A rare pair - Collector's Notes - Gousse Bonnin and George Anthony Morris pickle stands - Brief Article

Magazine Antiques, April, 2002 by Eleanor H. Gustafso

It is not quite like finding the holy grail or the golden fleece, but to ceramics collectors any addition to the tiny surviving output of Bonnin and Morris is a cause for jubilation. Such a find has been imparted to us by Alice Cooney Frelinghuysen, the Anthony Wand Lulu C. Wang Curator of American Decorative Arts at the Metropolitan Museum of Art in New York City who writes:

In a time of outpouring American patriotism, it seems fitting that one of the most exciting discoveries in the ceramics field of the past twenty years should be from a quintessentially patriotic enterprise-the American China Manufactory of Gousse Bonnin (1741?-1780?) and George Anthony Morris (1742 or 1745- 1773), begun in Philadelphia in late 1770. This ambitious undertaking sought to supplant English imports by providing colonists with comparable domestic ware, hut it lasted less than two years, and only a small number of examples of its output are known to survive. Now, not one, but a pair of pickle stands (Pls. I, II) has been added to the collection of Mrs. George M. Kaufman, bringing the number of known Bonnin and Morris pickle stands to six.

Three of the previously identified pickle stands are in public collections, and the fourth is in the collection of the Kaufman Americana Foundation. In form, the dishes are identical: three scallop shells on small conical feet are attached to a central shaft that is encrusted with tiny molded shells and coral and supports a fluted cup. The three in public collections all bear similar underglaze blue painted decoration in the English style of floral bouquets and butterflies (see p. 42, Fl. IV). The fourth is undecorated except for a blue border on the shells and cup (p. 42, Fl. III). What distinguishes the newly discovered pair is that each shell is decorated with a design relating to the patrons who commissioned the stands: the wealthy Philadelphia merchant John Cadwalader and his wife, Elizabeth Lloyd Cadwalader. Painted on one shell are the couple's cipher, the conjoined initials "JEG." Another shell is decorated with a coat of arms showing a shield within a mantel of rococo scrolls and foliage. The arms t hemselves consist of a cross formee pattee fitchee of gold, represented by the dotted field, on the left (or dexter), and a lion rampant on the right (or sinister). In heraldic language, the arms of the two families are joined after a marriage, as demonstrated by the arms of Cadwalader on the left impaling those of the Lloyd family of Maryland on the right. The third shell is decorated with the gold cross formee pattee fitchee of the Cadwalader arms. (1)

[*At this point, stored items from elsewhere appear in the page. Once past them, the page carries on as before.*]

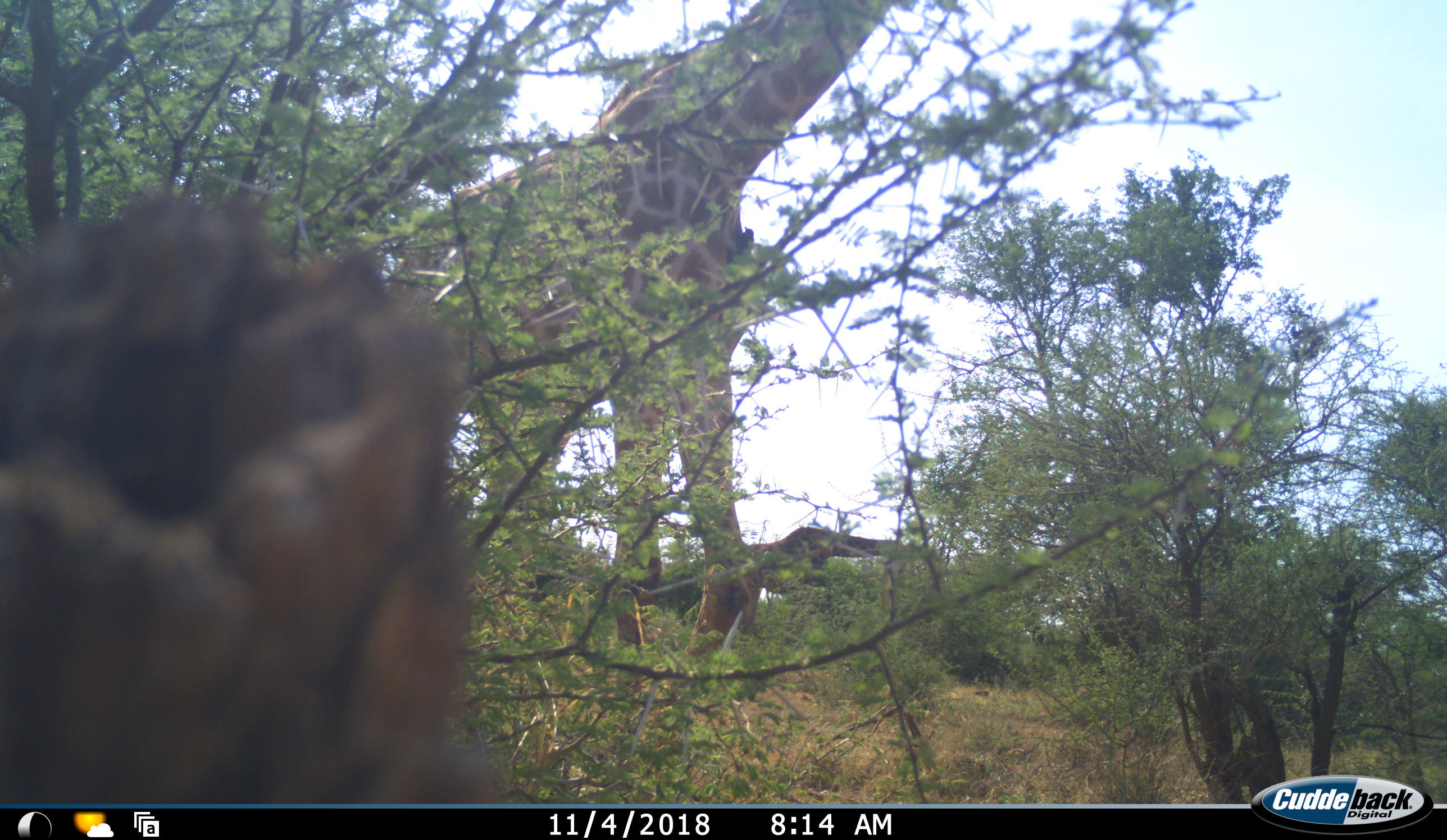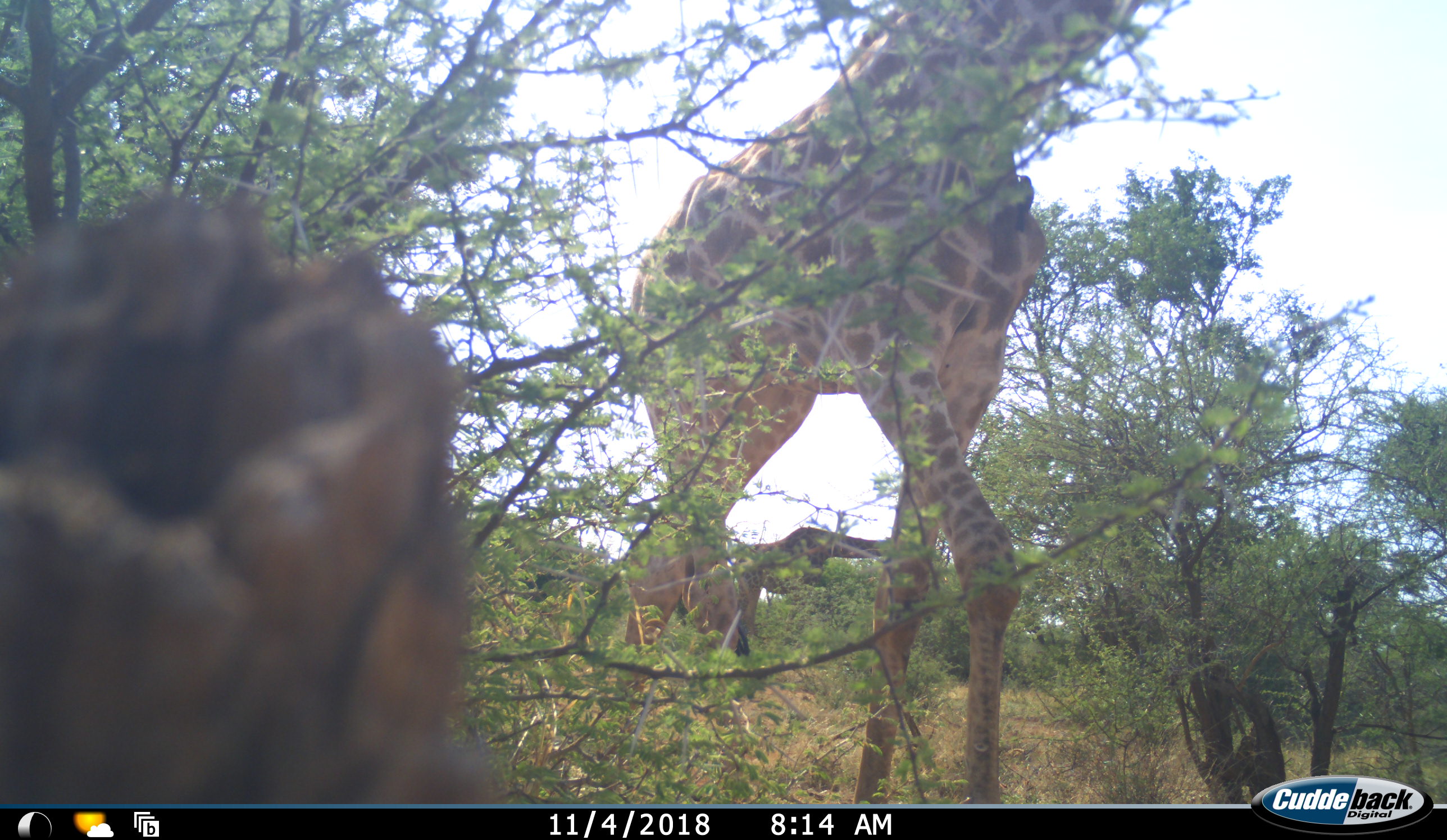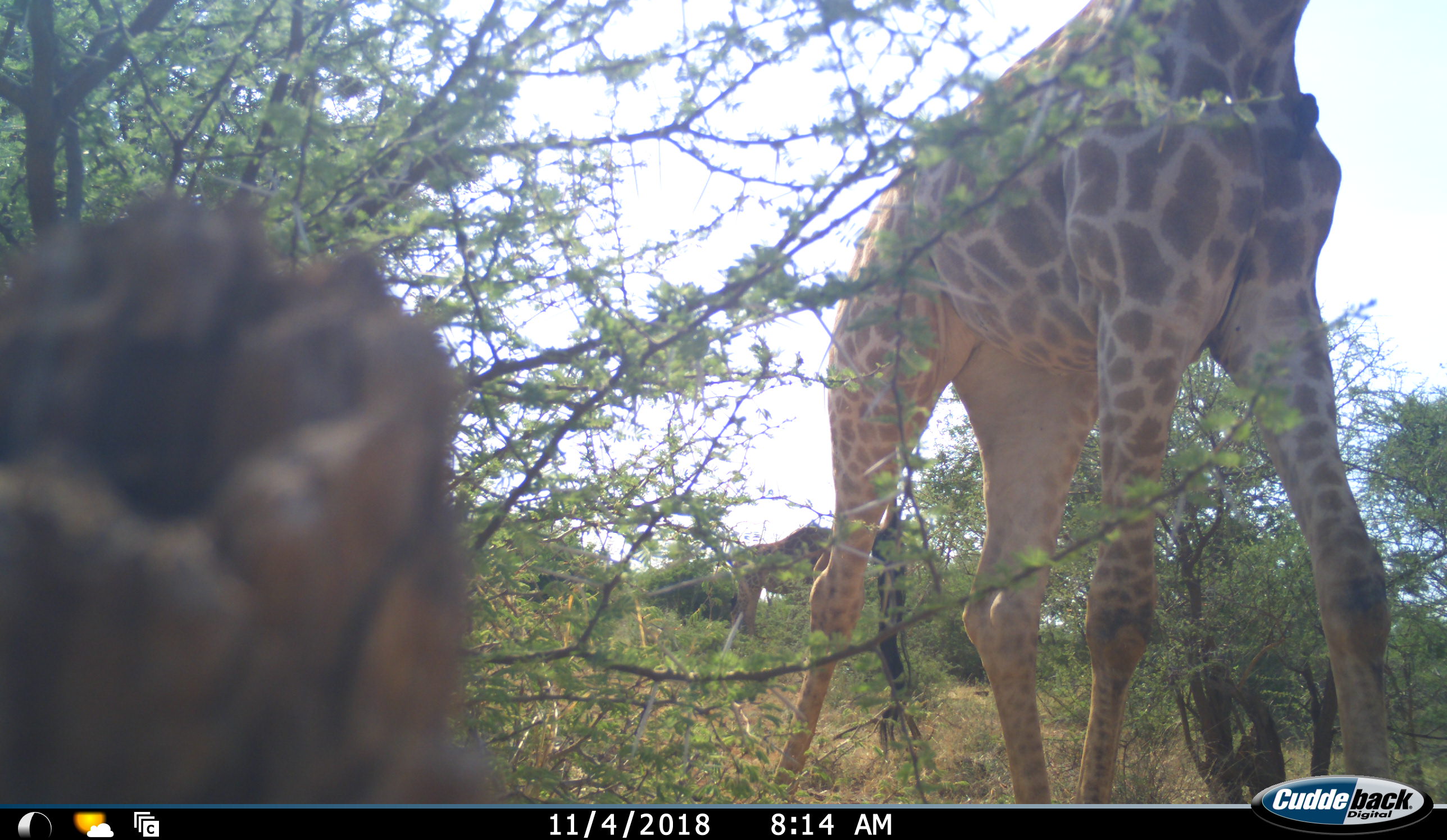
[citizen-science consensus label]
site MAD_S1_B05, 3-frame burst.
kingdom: Animalia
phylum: Chordata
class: Mammalia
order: Artiodactyla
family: Giraffidae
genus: Giraffa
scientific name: Giraffa camelopardalis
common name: giraffe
Giraffe (Giraffa camelopardalis), count 2. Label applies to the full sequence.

These elaborate stands correspond to a bill in the Cadwalader papers in the Historical Society of Pennsylvania, which lists "two pickle stands" for fifteen shillings apiece among the porcelains Cadwalader ordered from Bonnin and Morris in 1770. (2) The date of the porcelain order coincides with the period in which the Cadwaladers, who married in 1768, were furnishing their grand Philadelphia town house, commissioning the finest Philadelphia craftsmen to supply decorations, silver, and furniture. (3) That John Cadwalader would also support the earnest efforts of Philadelphia's brand-new porcelain factory was consistent with his political views. He had signed the Non-Importation Agreement of 1765, and his patronage of the fledgling enterprise to make porcelain on American soil is further testament to his protest against the Stamp Act.

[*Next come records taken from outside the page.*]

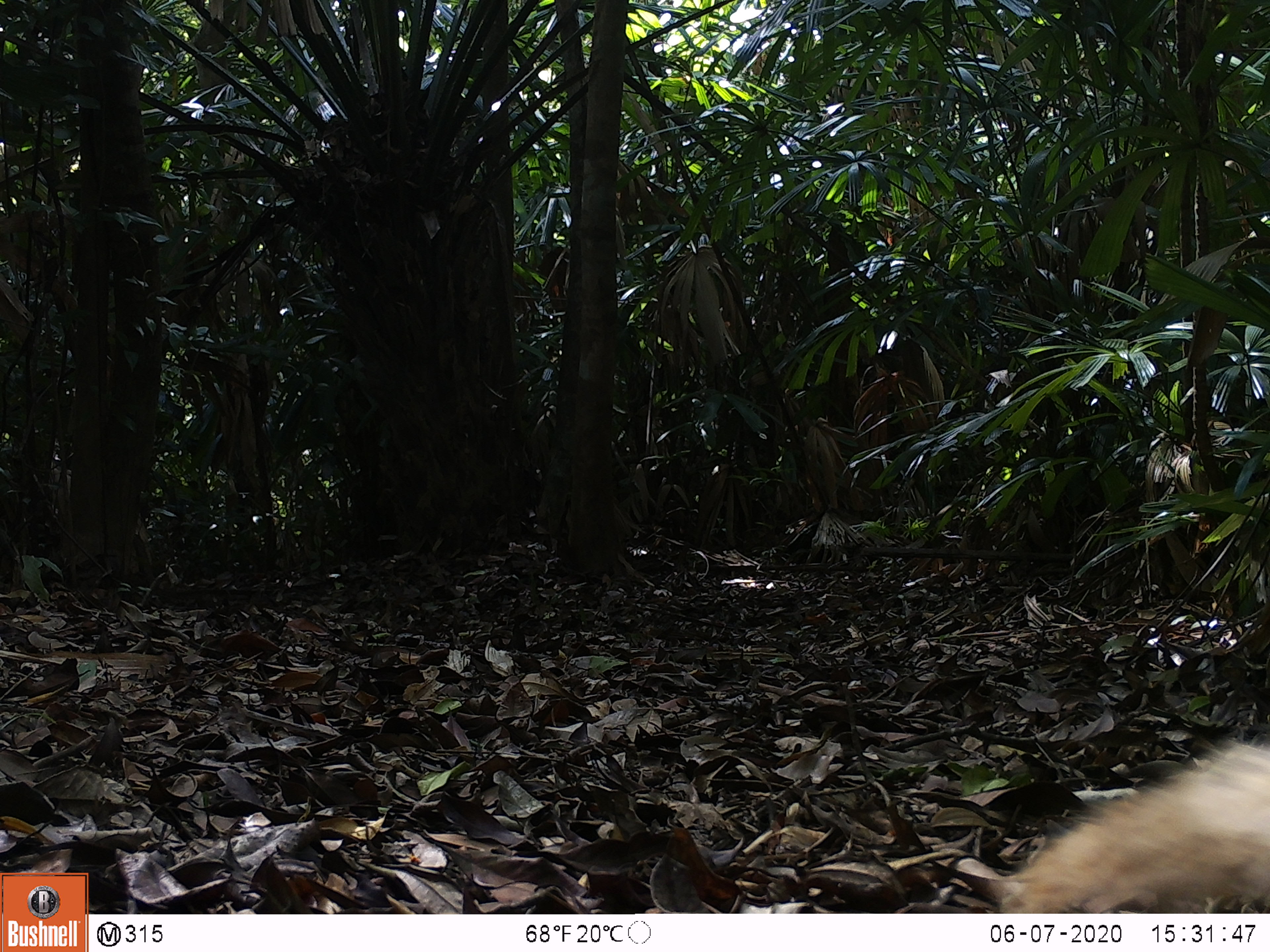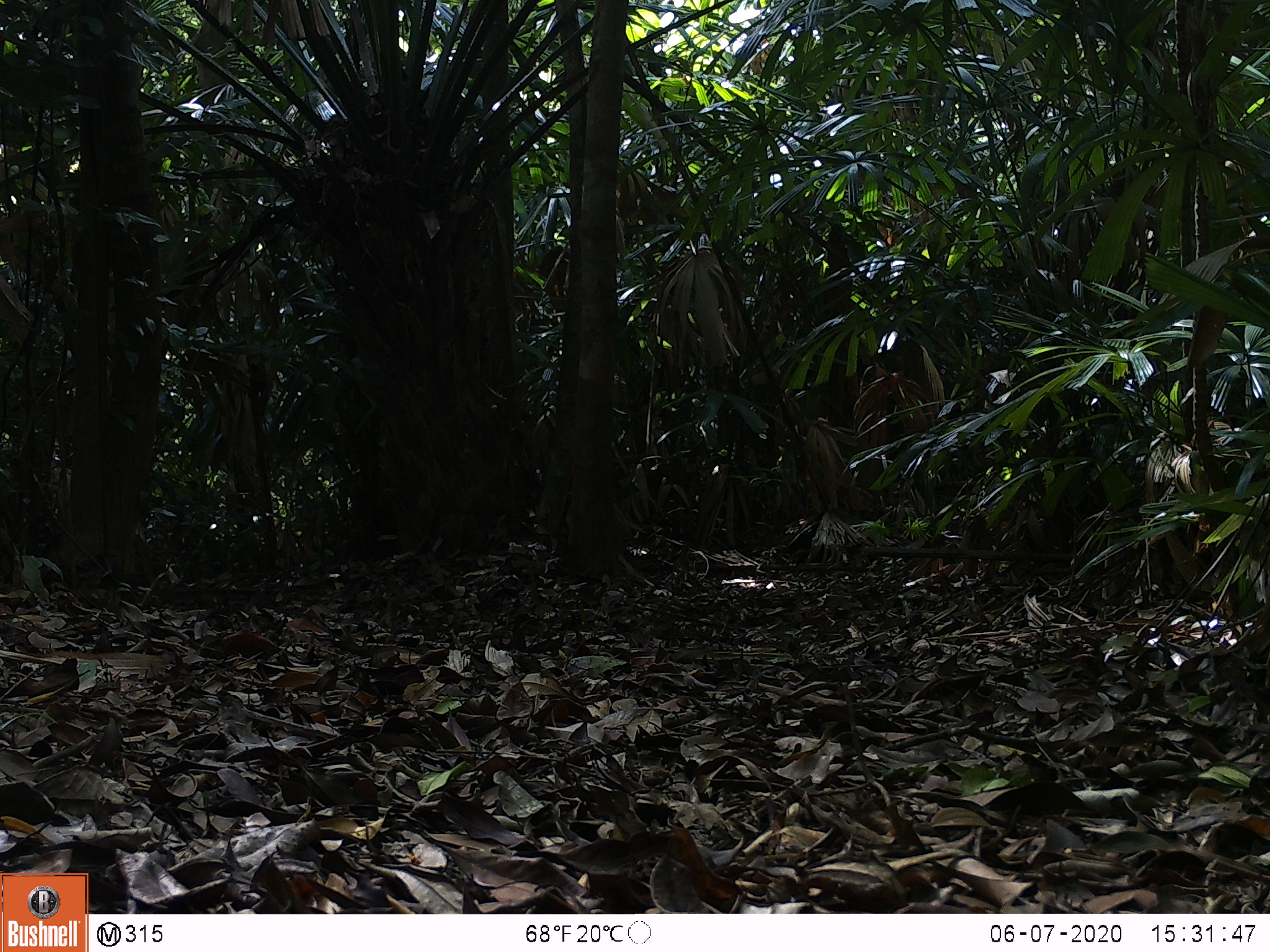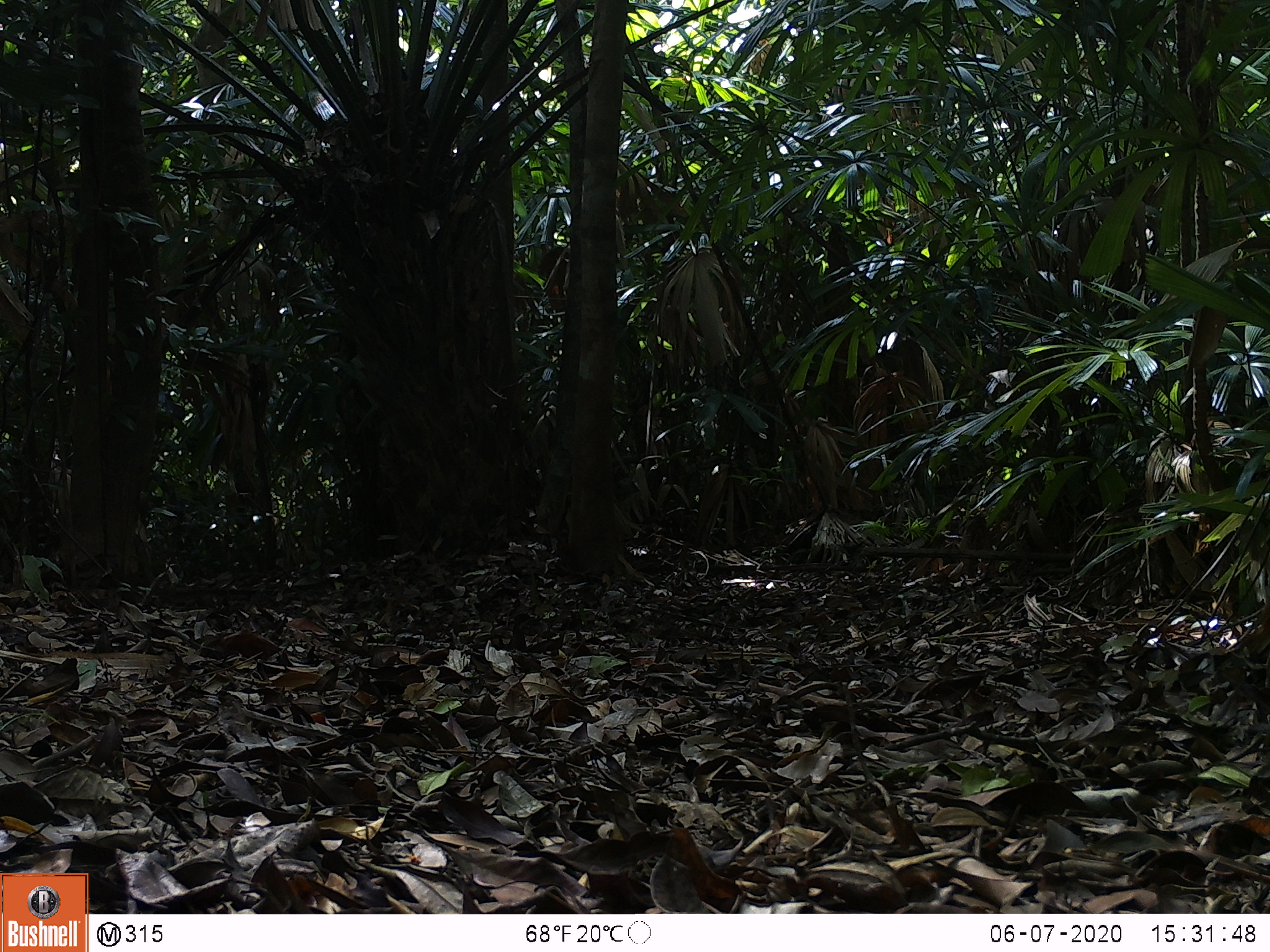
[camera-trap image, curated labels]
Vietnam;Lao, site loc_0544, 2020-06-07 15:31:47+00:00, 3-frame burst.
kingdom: Animalia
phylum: Chordata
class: Mammalia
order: Carnivora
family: Herpestidae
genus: Urva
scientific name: Urva urva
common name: crab-eating mongoose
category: crab eating mongoose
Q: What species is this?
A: Crab eating mongoose (crab-eating mongoose) (Urva urva).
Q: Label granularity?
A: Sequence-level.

These pickle stands are the only special order examples known from the Bonnin and Morris factory and provide us with an unexpected new window on this significant enterprise. When Graham Hood published his seminal study of Bonnin and Morris in 1972, only eleven intact examples of its production had been identified. In the past three decades that number has increased to eighteen. This discovery may provide the impetus for further study, and an effort to bring together in a future exhibition and publication all of the Bonnin and Morris examples now known.

(1.) I am especially grateful to Alexandra Alevizatos Kirtley, an assistant curator of American decorative arts at the Philadelphia Museum of Art, for her identification and explication of the coat of arms. See Eugene Zieber, Hearldry in America (1909; reprint Greenwich House, New York, 1984), p. 82, Fig. 251, which pictures a selection of arms of families who lived in or near Philadelphia, including those of Cadwalader, whose coat of arms is described as "Azure, a cross formee fitchee or." See also Charles Knowles Bolton, Bolton's American Armory: A Record of Coats of Anns which Have Been in Use within the Present Bounds of the United States (F. W. Faxon Company Boston, 1927), p. 103, which describes the Lloyd of Maryland arms as "As a lion ramp or." Kirtley's research on the Cadwalader and Lloyd cipher and arms has led her to an identical cipher on a silver tankard by Philip Syng Jr. with a Cadwalader history, in the Philadelphia Museum. She and Luke Beckerdite will publish a more extensive study of this pa ir of pickle stands in a forthcoming issue of the Chipstone Foundation's Ceramics in America.